*WORK INSTRUCTION*: In the listing below, print exactly the lines between the line holding "Consider this experimental" and the line holding "Using linear mixed-effects", inclusive, and no more.

*SOURCE DATA*:
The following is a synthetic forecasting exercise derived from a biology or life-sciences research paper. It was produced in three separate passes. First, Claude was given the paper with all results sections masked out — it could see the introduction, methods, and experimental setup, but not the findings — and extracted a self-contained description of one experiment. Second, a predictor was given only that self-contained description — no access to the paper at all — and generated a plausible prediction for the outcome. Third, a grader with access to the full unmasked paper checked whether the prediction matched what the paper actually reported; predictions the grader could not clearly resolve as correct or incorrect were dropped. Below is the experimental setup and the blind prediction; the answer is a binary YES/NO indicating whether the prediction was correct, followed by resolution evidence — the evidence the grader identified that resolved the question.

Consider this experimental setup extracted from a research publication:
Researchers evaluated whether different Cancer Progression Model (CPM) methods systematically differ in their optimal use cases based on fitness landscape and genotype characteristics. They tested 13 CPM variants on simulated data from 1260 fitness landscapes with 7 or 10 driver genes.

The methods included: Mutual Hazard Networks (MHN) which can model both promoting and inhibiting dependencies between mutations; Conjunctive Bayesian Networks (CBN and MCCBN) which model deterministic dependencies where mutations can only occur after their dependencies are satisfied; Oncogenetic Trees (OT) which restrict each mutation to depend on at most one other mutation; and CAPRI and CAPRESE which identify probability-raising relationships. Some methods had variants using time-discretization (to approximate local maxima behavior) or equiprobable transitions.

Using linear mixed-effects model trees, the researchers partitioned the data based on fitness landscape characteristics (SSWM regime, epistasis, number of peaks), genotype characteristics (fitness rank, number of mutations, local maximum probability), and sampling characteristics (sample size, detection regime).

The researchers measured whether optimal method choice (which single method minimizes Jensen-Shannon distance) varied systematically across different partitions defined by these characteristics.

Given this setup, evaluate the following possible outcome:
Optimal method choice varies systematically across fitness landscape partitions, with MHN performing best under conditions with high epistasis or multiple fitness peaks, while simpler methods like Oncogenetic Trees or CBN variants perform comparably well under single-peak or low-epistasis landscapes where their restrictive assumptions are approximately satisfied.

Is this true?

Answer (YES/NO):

*SOLUTION TO THIS TASK*:
Consider this experimental setup extracted from a research publication:
Researchers evaluated whether different Cancer Progression Model (CPM) methods systematically differ in their optimal use cases based on fitness landscape and genotype characteristics. They tested 13 CPM variants on simulated data from 1260 fitness landscapes with 7 or 10 driver genes.

The methods included: Mutual Hazard Networks (MHN) which can model both promoting and inhibiting dependencies between mutations; Conjunctive Bayesian Networks (CBN and MCCBN) which model deterministic dependencies where mutations can only occur after their dependencies are satisfied; Oncogenetic Trees (OT) which restrict each mutation to depend on at most one other mutation; and CAPRI and CAPRESE which identify probability-raising relationships. Some methods had variants using time-discretization (to approximate local maxima behavior) or equiprobable transitions.

Using linear mixed-effects model trees, the researchers partitioned the data based on fitness landscape characteristics (SSWM regime, epistasis, number of peaks), genotype characteristics (fitness rank, number of mutations, local maximum probability), and sampling characteristics (sample size, detection regime).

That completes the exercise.